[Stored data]
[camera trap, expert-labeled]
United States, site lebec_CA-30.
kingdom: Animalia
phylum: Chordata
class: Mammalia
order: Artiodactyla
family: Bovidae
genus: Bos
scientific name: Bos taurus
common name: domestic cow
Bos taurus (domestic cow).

■ EXERCISE GOAL: Write each line of the data down again exactly as it reads.

■ EXERCISE RESULT:
[camera trap, expert-labeled]
United States, site lebec_CA-30.
kingdom: Animalia
phylum: Chordata
class: Mammalia
order: Artiodactyla
family: Bovidae
genus: Bos
scientific name: Bos taurus
common name: domestic cow
Bos taurus (domestic cow).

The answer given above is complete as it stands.